Cardiac Amyloidosis and How to Stop Missing the Diagnosis

Key Information
Year
2024
summary/abstract

Cardiac amyloidosis used to be considered an ultra-rare disease with no treatment options. No longer. Advances in noninvasive testing have led to greater awareness, earlier diagnosis and improved outcomes for patients. Concurrently, important advancements in the treatment of ATTR amyloidosis have significantly changed the landscape of care for those affected by the disease.

But these important gains come with a caveat. The disease is underdiagnosed. If clinicians don't detect and diagnose the disease early, patients will continue to suffer, except now that suffering may be needless.

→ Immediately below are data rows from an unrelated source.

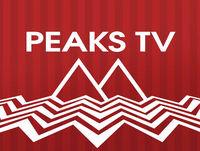 Peaks TV - a Twin Peaks Podcast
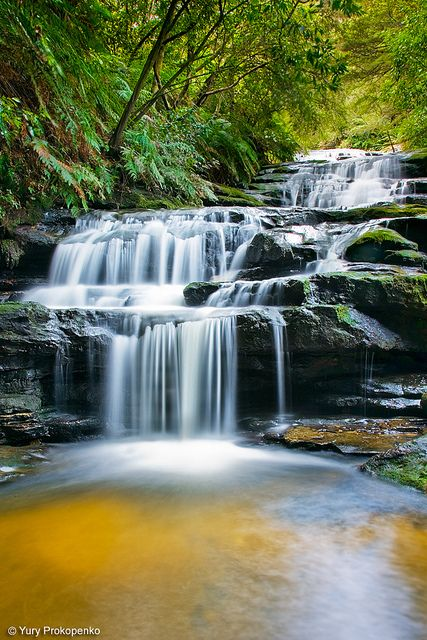 Leura Cascades, one of the most beautiful corners around the Blue Mountains (near Sydney, Australia)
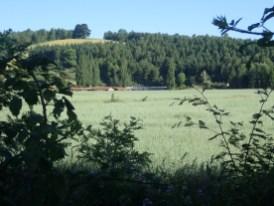 idyllische Haferfelder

"Every provider has probably seen patients with cardiac amyloidosis in their office several times over the years and never recognized it. Now that we have a noninvasive means of diagnosing it and a disease-specific treatment that works, it's time to stop missing the diagnosis," suggests Mathew S. Maurer, MD, FACC, at Columbia University Irving Medical Center in New York City.

Cardiac Amyloidosis 101

Cardiac amyloidosis is an infiltrative heart disease wherein misfolding proteins aggregate amyloid fibrils deposited in the interstitial space between cardiac myocytes. While as many as 40 proteins are known to form insoluble amyloid fibrils, the vast majority of cardiac amyloidosis is caused by just two: light-chain amyloid (AL) and transthyretin amyloid (ATTR).1

AL amyloidosis is a rare disease with a rapidly progressive clinical course in part due to the toxic nature of light chains. The disease arises from overproduction and misfolding of monoclonal immunoglobulin light chains. Left untreated, AL amyloidosis has a median survival of less than six months in patients with cardiac involvement.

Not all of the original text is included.